Two dozen Syrian civilian organisations and humanitarian aid groups are threatening to pull out of peace talks unless the international community takes major steps to protect civilians and enforce a cessation of hostilities.

In a letter sent to United Nations secretary general Ban Ki-moon and obtained by The Associated Press, the groups said many of their representatives participated in the Geneva talks, but three rounds had offered the Syrian people "neither peace nor protection".

"Instead, while we were asked to talk peace in Geneva, the civilians we represent were bombed in Syria," they said.

More than 250,000 people have been killed in the Syrian conflict, now in its sixth year.

The groups urged Mr Ban to call on UN member states to take measures to stop air strikes and indiscriminate violence, including establishing "a no-bombing zone for all of Syria". The idea of a no-fly zone in Syria has been floated for years but never seriously considered.

The organisations also called on Mr Ban to break sieges in towns across Syria by air-dropping aid to civilians in need "irrespective of Syrian regime consent", which the UN says is essential.

They urged the UN chief to make clear that war crimes will not go unpunished "and that those responsible for the targeting of civilians, vital facilities and torture and detainment of tens of thousands of innocent people will be held accountable".

The groups welcomed Mr Ban's call to refer the situation in Syria to the International Criminal Court, but that idea faced a double veto from Syrian government allies Russia and China in May 2014.

With a referral unlikely, they urged Mr Ban to call on member states to consider a special tribunal for Syria or to prosecute cases under national or universal jurisdiction.

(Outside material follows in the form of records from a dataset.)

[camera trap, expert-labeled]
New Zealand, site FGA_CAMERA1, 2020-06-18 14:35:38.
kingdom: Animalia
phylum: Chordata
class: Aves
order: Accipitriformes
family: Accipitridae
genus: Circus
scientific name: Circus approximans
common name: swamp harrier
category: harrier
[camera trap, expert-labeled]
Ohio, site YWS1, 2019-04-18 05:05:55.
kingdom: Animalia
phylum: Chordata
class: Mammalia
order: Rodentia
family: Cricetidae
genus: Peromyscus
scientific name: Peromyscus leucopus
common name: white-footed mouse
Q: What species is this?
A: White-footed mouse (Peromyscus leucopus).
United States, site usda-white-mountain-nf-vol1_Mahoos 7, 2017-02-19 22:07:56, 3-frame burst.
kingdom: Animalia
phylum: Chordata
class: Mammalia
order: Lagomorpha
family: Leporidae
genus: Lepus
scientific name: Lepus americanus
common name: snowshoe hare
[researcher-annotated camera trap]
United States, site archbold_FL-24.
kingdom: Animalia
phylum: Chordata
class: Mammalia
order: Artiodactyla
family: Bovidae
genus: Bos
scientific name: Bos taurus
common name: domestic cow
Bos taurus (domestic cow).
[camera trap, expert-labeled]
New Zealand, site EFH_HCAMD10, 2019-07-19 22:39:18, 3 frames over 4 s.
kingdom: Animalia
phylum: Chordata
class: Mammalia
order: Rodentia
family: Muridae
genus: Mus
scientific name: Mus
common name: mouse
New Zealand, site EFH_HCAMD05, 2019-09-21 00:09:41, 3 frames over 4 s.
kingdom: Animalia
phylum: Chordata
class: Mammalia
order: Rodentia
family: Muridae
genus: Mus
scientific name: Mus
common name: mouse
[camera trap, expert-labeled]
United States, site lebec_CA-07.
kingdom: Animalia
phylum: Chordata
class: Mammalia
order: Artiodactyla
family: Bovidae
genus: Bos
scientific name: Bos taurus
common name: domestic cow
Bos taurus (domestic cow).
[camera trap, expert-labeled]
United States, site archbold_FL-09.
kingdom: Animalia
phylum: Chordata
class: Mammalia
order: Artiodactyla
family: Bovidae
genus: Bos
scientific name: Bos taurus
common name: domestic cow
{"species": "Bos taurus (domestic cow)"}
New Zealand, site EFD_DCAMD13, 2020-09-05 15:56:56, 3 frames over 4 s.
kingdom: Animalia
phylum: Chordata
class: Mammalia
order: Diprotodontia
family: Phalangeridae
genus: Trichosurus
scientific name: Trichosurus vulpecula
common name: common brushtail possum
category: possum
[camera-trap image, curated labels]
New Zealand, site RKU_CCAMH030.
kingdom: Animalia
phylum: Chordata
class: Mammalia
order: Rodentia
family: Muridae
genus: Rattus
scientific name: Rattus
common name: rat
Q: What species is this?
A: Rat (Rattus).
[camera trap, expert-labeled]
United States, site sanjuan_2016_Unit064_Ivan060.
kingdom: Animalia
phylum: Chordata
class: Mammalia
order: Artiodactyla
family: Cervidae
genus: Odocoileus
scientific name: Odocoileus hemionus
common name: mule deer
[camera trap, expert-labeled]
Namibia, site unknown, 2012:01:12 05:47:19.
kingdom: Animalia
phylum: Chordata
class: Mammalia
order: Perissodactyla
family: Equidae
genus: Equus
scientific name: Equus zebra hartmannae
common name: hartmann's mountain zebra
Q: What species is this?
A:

The organisations also appealed to Mr Ban to join their calls for the release of all Syrians arbitrarily detained and urge the UN Security Council to adopt a resolution authorising external monitors to visit every detention centre "including the secret military prisons where thousands have been tortured and starved to death".

The letter said many groups participated in the Geneva talks because they wanted "a just peace, not just a process".

"But if the international community cannot even protect our ability to serve and assist Syrian society, our presence in Geneva is not only meaningless, it is unnecessary," the groups said.

"If a serious mechanism to protect our civilians and enforce the cessation of hostilities is not developed and implemented, we fear it will be impossible for our organisations to continue our participation in the Geneva talks," they said.

The signatories included Syrian Civil Defence, also known as White Helmets; the Syrian Network for Human Rights; the Violations Documentation Centre; Syria Justice and Accountability Centre; Independent Doctors Association; and Mayday Rescue.

The groups said they sent copies of the letter to UN special envoy for Syria Staffan De Mistura, US secretary of state John Kerry and the British and French foreign ministers because they are "the powers that have the means to implement a policy aimed at protecting Syrian lives".